- _Text excerpt_:
------------

Pension policy covers the future of the state pension, which is becoming increasing inadequate as it is left behind by average earnings; the fate of Serps, the state earnings-related pension scheme, which is becoming increasingly expensive to sustain out of tax receipts; the role of company schemes of every kind from final-salary-linked schemes to money-purchase, and the best way of providing pensions for those whose current schemes are inadequate or non-existent.
Conservative policy is at least clear. The state pension will be raised in line with prices but will be left to lag behind earnings. Serps is safe for a few years but benefits will start to shrink early in the next century. Labour's policy does not look much more generous in spite of Lady Castle's spirited efforts to restore the link between the state pension and earnings, but they are still thinking.
Last week a TUC conference on the future of pensions was offered some insight into ways by which a Labour government might tackle the issue of second-tier pensions.
Notwithstanding the view put forward by Professor Alan Walker (co author of the Fabian Society paper `The future of pensions, Revitalising National Insurance') that the current system could be made to work, the consensus seems to be that a funded system where the contributions of each member build up a fund to provide their own retirement benefits should be put in place and largely replace Serps.

------------

- _Data shown_:
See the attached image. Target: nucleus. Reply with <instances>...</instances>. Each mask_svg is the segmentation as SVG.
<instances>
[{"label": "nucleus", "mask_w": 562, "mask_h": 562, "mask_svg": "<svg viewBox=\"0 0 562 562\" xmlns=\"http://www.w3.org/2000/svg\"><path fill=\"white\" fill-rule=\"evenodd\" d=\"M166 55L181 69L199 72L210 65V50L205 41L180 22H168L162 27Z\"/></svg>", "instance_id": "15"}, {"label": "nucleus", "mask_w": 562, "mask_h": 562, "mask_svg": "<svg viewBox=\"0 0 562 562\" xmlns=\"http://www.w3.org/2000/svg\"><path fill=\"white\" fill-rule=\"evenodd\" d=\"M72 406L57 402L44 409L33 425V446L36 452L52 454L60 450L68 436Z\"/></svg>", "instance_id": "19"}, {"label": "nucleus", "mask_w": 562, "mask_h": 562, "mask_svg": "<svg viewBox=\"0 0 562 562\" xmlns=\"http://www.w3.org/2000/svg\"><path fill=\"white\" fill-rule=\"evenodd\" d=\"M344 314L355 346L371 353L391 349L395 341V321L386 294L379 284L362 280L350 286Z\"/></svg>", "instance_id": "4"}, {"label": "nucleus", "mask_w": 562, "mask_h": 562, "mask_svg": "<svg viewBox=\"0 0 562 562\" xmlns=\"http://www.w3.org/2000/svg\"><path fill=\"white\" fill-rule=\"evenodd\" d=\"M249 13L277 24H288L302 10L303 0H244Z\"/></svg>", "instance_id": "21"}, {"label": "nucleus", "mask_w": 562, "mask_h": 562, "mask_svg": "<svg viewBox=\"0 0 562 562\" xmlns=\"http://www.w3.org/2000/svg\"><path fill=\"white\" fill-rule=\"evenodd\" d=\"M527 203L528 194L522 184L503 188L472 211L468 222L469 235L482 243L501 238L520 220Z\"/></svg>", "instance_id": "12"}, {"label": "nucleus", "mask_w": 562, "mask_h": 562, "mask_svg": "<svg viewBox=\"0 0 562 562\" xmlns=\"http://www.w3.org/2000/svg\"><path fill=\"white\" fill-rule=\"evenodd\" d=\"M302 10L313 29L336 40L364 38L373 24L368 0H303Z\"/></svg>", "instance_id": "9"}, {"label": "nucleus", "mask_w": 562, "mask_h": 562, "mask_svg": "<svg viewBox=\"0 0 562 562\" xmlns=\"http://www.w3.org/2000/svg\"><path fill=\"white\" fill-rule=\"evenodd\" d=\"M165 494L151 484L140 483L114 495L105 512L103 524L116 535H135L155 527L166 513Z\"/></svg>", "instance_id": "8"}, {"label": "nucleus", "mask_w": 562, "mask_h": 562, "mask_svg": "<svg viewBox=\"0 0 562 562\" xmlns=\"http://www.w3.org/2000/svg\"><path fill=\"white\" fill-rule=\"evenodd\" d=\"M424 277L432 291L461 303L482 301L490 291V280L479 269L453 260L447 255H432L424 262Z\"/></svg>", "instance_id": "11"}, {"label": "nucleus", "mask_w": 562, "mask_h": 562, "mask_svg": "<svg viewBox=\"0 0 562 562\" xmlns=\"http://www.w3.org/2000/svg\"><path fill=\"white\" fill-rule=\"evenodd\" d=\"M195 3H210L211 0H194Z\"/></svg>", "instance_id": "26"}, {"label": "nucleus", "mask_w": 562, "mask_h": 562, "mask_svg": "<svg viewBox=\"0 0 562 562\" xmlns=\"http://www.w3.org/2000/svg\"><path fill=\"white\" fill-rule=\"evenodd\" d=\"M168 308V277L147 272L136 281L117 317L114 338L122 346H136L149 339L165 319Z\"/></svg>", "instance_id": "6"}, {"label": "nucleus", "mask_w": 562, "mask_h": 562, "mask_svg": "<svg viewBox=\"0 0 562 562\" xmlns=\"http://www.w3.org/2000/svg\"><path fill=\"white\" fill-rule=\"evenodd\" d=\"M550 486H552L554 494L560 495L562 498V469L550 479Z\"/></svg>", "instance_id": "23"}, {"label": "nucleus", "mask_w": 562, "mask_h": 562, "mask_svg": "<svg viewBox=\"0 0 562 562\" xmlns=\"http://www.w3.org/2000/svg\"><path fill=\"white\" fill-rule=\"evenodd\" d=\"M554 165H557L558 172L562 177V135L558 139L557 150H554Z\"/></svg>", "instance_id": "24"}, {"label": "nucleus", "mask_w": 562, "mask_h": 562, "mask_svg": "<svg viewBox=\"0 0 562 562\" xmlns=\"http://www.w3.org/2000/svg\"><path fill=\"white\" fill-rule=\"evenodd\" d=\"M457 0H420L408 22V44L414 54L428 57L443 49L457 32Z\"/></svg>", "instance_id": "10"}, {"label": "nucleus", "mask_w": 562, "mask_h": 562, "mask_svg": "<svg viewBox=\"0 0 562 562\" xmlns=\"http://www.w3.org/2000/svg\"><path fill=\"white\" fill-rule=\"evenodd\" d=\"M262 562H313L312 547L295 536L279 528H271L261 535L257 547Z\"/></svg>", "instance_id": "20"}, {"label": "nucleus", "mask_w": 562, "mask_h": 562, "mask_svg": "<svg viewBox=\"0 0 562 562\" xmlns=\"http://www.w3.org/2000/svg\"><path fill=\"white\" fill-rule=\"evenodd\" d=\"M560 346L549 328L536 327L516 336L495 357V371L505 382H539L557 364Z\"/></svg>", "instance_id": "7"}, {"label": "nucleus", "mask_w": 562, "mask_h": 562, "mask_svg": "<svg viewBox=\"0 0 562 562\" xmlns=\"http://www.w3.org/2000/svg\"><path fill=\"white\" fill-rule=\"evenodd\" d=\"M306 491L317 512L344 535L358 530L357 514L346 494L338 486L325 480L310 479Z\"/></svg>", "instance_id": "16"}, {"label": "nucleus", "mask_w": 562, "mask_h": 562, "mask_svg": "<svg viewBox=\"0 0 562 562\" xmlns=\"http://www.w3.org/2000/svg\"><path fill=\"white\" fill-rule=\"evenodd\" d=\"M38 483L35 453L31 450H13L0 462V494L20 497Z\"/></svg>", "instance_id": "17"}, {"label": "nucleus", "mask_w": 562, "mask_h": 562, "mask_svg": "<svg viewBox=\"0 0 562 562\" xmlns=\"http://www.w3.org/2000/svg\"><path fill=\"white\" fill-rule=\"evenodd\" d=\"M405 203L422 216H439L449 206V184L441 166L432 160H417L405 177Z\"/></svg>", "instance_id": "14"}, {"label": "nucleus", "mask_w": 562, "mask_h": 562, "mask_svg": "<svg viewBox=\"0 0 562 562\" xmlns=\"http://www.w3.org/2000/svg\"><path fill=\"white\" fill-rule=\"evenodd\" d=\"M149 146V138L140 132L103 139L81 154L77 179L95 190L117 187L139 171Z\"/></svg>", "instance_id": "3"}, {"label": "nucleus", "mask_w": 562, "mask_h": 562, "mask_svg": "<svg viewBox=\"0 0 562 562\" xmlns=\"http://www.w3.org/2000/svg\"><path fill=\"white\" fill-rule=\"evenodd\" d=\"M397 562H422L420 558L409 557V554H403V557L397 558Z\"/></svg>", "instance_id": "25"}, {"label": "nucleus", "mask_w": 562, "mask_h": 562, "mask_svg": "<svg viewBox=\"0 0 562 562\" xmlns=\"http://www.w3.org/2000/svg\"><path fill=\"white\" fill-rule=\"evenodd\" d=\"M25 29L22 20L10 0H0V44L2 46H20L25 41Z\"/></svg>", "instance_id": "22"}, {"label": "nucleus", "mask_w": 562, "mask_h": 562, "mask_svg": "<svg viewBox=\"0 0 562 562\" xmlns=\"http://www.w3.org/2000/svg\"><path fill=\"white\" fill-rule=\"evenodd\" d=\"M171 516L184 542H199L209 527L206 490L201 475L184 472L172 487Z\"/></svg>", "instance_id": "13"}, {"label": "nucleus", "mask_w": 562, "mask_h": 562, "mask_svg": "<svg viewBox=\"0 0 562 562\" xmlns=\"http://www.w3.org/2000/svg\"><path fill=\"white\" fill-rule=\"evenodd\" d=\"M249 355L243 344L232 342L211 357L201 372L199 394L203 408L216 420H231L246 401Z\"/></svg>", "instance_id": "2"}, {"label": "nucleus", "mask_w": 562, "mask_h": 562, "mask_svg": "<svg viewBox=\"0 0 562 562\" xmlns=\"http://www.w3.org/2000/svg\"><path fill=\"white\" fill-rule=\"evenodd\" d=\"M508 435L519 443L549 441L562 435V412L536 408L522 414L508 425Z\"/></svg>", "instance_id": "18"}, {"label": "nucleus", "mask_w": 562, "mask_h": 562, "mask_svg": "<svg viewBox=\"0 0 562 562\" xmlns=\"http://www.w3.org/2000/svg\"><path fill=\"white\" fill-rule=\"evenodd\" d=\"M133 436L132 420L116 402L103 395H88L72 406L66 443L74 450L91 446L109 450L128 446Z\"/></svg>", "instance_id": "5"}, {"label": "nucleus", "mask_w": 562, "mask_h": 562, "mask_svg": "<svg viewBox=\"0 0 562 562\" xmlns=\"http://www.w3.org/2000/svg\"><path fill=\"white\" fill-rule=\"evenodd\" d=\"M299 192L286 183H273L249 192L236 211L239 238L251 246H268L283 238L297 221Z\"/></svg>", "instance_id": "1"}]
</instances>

------------

- _Problems to work on_:
A. Could you change "company schemes" to "occupational schemes" in the pension policy text and write out the part starting with "Pension policy covers" and going on through "inadequate or non-existent."?
B. According to the pension policy text, how will the state pension be raised under Conservative policy?

- _Expected results_:
A.
Pension policy covers the future of the state pension, which is becoming increasing inadequate as it is left behind by average earnings; the fate of Serps, the state earnings-related pension scheme, which is becoming increasingly expensive to sustain out of tax receipts; the role of occupational schemes of every kind from final-salary-linked schemes to money-purchase, and the best way of providing pensions for those whose current schemes are inadequate or non-existent.

B. In line with prices, so it will lag behind earnings.